_SELECTED EXTRACT_:
3. Set High Standards—and Hold Everyone to Them
Ferguson speaks passionately about wanting to instill values in his players. More than giving them technical skills, he wanted to inspire them to strive to do better and to never give up—in other words, to make them winners.

His intense desire to win stemmed in part from his own experiences as a player. After success at several small Scottish clubs, he signed with a top club, Rangers—the team he had supported as a boy—but soon fell out of favor with the new manager. He left Rangers three years later with only a Scottish Cup Final runner-up’s medal to show for his time there. “The adversity gave me a sense of determination that has shaped my life,” he told us. “I made up my mind that I would never give in.”

Ferguson looked for the same attitude in his players. He recruited what he calls “bad losers” and demanded that they work extremely hard. Over the years this attitude became contagious—players didn’t accept teammates’ not giving it their all. The biggest stars were no exception.
Ferguson: Everything we did was about maintaining the standards we had set as a football club—this applied to all my team building and all my team preparation, motivational talks, and tactical talks. For example, we never allowed a bad training session. What you see in training manifests itself on the game field. So every training session was about quality. We didn’t allow a lack of focus. It was about intensity, concentration, speed—a high level of performance. That, we hoped, made our players improve with each session.

I had to lift players’ expectations. They should never give in. I said that to them all the time: “If you give in once, you’ll give in twice.” And the work ethic and energy I had seemed to spread throughout the club. I used to be the first to arrive in the morning. In my later years, a lot of my staff members would already be there when I got in at 7 AM. I think they understood why I came in early—they knew there was a job to be done. There was a feeling that “if he can do it, then I can do it.”


I constantly told my squad that working hard all your life is a talent. But I expected even more from the star players. I expected them to work even harder. I said, “You’ve got to show that you are the top players.” And they did. That’s why they are star players—they are prepared to work harder. Superstars with egos are not the problem some people may think. They need to be winners, because that massages their egos, so they will do what it takes to win. I used to see [Cristiano] Ronaldo [one of the world’s top forwards, who now plays for Real Madrid], Beckham, Giggs, Scholes, and others out there practicing for hours. I’d have to chase them in. I’d be banging on the window saying, “We’ve got a game on Saturday.” But they wanted the time to practice. They realized that being a Manchester United player is not an easy job.

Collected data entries
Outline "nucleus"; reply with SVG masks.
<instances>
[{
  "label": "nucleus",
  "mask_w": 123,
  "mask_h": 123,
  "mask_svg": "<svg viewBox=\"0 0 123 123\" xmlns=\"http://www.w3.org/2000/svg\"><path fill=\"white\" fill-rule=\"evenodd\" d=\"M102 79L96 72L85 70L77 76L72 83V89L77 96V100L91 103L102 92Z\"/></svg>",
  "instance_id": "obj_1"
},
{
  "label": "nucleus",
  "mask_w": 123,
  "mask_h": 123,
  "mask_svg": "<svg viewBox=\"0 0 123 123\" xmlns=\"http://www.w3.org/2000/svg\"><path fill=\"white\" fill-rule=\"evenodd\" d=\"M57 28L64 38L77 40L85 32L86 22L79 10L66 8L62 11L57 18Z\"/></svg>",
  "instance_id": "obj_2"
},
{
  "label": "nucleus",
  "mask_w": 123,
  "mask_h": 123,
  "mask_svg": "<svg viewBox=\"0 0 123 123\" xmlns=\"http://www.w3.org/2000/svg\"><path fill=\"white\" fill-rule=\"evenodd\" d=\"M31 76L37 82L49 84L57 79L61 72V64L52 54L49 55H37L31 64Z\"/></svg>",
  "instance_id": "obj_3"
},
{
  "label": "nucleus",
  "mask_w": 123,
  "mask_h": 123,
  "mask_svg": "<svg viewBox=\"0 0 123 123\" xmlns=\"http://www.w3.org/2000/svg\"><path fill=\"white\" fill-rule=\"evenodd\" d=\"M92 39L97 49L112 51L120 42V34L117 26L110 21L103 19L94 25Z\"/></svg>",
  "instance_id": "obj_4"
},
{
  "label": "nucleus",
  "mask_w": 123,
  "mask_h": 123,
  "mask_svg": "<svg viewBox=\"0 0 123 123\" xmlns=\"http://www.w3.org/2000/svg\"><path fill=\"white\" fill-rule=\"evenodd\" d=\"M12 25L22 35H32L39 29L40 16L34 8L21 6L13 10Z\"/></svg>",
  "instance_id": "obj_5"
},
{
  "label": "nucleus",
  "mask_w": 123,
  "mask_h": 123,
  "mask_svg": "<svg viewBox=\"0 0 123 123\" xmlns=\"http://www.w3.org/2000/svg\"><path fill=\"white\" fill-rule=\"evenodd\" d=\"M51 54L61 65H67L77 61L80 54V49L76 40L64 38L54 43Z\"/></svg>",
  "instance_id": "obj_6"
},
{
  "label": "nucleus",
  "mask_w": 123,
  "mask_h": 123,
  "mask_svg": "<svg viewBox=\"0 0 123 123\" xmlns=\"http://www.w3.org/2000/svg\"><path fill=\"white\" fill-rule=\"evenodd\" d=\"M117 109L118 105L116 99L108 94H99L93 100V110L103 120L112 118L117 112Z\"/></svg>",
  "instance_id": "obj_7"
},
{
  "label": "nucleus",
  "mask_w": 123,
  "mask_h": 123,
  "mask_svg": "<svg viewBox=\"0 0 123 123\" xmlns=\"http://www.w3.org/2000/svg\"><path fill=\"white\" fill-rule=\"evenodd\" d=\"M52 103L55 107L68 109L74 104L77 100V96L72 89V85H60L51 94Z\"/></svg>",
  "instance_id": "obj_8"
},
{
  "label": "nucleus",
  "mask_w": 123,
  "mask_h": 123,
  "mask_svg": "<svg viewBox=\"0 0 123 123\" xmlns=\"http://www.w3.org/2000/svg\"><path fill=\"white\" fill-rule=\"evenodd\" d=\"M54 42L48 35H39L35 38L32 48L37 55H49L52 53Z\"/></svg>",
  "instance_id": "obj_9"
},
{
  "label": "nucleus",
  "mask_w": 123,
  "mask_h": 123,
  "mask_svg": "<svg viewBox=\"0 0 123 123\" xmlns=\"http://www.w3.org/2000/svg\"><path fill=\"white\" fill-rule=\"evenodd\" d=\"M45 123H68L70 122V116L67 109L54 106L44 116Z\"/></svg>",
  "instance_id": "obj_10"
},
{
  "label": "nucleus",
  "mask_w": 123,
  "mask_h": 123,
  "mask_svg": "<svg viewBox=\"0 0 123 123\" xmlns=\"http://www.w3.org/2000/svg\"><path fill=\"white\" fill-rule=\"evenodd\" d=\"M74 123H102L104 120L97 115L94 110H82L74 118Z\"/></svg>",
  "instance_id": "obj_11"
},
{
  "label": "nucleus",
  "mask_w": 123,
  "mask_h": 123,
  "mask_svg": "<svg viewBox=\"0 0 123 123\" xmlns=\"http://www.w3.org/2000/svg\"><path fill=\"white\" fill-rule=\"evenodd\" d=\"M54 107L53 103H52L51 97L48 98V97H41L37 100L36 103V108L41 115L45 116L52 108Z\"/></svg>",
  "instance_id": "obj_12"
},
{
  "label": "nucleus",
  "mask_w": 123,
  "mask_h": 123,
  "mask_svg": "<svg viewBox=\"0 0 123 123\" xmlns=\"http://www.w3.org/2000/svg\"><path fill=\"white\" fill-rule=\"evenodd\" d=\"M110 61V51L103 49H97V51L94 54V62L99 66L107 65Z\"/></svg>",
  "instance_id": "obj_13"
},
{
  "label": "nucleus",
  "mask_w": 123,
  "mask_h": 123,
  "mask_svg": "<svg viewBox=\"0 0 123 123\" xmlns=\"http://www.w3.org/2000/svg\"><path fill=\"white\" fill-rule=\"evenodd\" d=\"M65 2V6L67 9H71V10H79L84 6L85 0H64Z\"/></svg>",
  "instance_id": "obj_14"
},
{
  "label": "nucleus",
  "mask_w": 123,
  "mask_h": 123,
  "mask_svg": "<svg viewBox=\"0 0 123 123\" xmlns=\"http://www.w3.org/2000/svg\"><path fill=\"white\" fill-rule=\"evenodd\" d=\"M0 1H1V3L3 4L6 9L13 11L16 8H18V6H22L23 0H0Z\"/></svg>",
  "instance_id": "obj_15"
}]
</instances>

_ACTION ITEM A_:
In the passage on Ferguson's standards, rewrite the paragraph beginning "Ferguson looked for the same attitude" more briefly, keeping its main facts.
_ACTION ITEM B_:
Go on with the passage on Ferguson's standards, starting after its last sentence.
The records are separate material and have no connection to the passage on Ferguson's standards.

_WRITTEN ANSWER A_:
Ferguson wanted the same attitude in his players. He recruited "bad losers" and demanded very hard work. Over time that attitude spread, and players would not accept teammates who held back effort. This applied even to the biggest stars.

_WRITTEN ANSWER B_:
4. Never, Ever Cede Control
“You can’t ever lose control—not when you are dealing with 30 top professionals who are all millionaires,” Ferguson told us. “And if any players want to take me on, to challenge my authority and control, I deal with them.” An important part of maintaining high standards across the board was Ferguson’s willingness to respond forcefully when players violated those standards. If they got into trouble, they were fined. And if they stepped out of line in a way that could undermine the team’s performance, Ferguson let them go. In 2005, when longtime captain Roy Keane publicly criticized his teammates, his contract was terminated. The following year, when United’s leading scorer at the time, Ruud van Nistelrooy, became openly disgruntled over several benchings, he was promptly sold to Real Madrid.

Responding forcefully is only part of the story here. Responding quickly, before situations get out of hand, may be equally important to maintaining control.

Ferguson: If the day came that the manager of Manchester United was controlled by the players—in other words, if the players decided how the training should be, what days they should have off, what the discipline should be, and what the tactics should be—then Manchester United would not be the Manchester United we know. Before I came to United, I told myself I wasn’t going to allow anyone to be stronger than I was. Your personality has to be bigger than theirs. That is vital.

There are occasions when you have to ask yourself whether certain players are affecting the dressing-room atmosphere, the performance of the team, and your control of the players and staff. If they are, you have to cut the cord. There is absolutely no other way. It doesn’t matter if the person is the best player in the world. The long-term view of the club is more important than any individual, and the manager has to be the most important one in the club.

Some English clubs have changed managers so many times that it creates power for the players in the dressing room. That is very dangerous. If the coach has no control, he will not last. You have to achieve a position of comprehensive control. Players must recognize that as the manager, you have the status to control events. You can complicate your life in many ways by asking, “Oh, I wonder if the players like me?” If I did my job well, the players would respect me, and that’s all you need.

I tended to act quickly when I saw a player become a negative influence. Some might say I acted impulsively, but I think it was critical that I made up my mind quickly. Why should I have gone to bed with doubts? I would wake up the next day and take the necessary steps to maintain discipline. It’s important to have confidence in yourself to make a decision and to move on once you have. It’s not about looking for adversity or for opportunities to prove power; it’s about having control and being authoritative when issues do arise.

5. Match the Message to the Moment
When it came to communicating decisions to his players, Ferguson—perhaps surprisingly for a manager with a reputation for being tough and demanding—worked hard to tailor his words to the situation.

When he had to tell a player who might have been expecting to start that he wouldn’t be starting, he would approach it as a delicate assignment. “I do it privately,” he told us. “It’s not easy. I say, ‘Look, I might be making a mistake here’—I always say that—‘but I think this is the best team for today.’ I try to give them a bit of confidence, telling them that it is only tactical and that bigger games are coming up.”

During training sessions in the run-up to games, Ferguson and his assistant coaches emphasized the positives. And although the media often portrayed him as favoring ferocious halftime and postgame talks, in fact he varied his approach. “You can’t always come in shouting and screaming,” he told us. “That doesn’t work.” The former player Andy Cole described it this way: “If you lose and Sir Alex believes you gave your best, it’s not a problem. But if you lose [in a] limp way…then mind your ears!”

Ferguson: No one likes to be criticized. Few people get better with criticism; most respond to encouragement instead. So I tried to give encouragement when I could. For a player—for any human being—there is nothing better than hearing “Well done.” Those are the two best words ever invented. You don’t need to use superlatives.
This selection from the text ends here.